Researchers have developed an innovative cancer-fighting technique in which custom-designed nanoparticles carry chemotherapy drugs directly to tumor cells and release their cargo when triggered by a two-photon laser in the infrared red wavelength.

Light-activated drug delivery holds promise for treating cancer because it give doctors control over precisely when and where in the body drugs are released.

Delivering and releasing chemotherapy drugs so that they hit only tumor cells and not surrounding healthy tissues can greatly reduce treatment side effects and increase the drugs' cancer-killing effect.
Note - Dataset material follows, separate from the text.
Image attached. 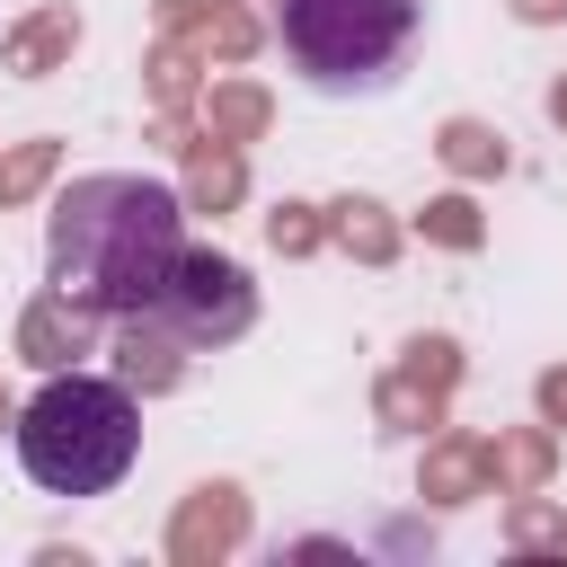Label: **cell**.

But the development of a drug-delivery system that responds to tissue-penetrating light has been a major challenge.

To address this, UCLA's Jeffrey Zink, a professor of chemistry and biochemistry, and Fuyu Tamanoi, a professor of microbiology, immunology and molecular genetics, and other scientists from the Jonsson Cancer Center's cancer nanotechnology and signal transduction and therapeutics programs, collaborated with Jean-Olivier Durand from France's University of Montpellier to develop a new type of nanoparticle that can absorb energy from tissue-penetrating light.

These new nanoparticles are equipped with thousands of pores, or tiny tubes, that can hold chemotherapy drugs. The ends of the pores are capped with nanovalves that keep the drugs in, like a cork in a bottle.

The nanovalves contain special molecules that respond to energy from two-photon light exposure, which prompts the valves to open and release the drugs.

The operation of the nanoparticles was demonstrated in the laboratory using human breast cancer cells.

The study has been published online in the journal Small.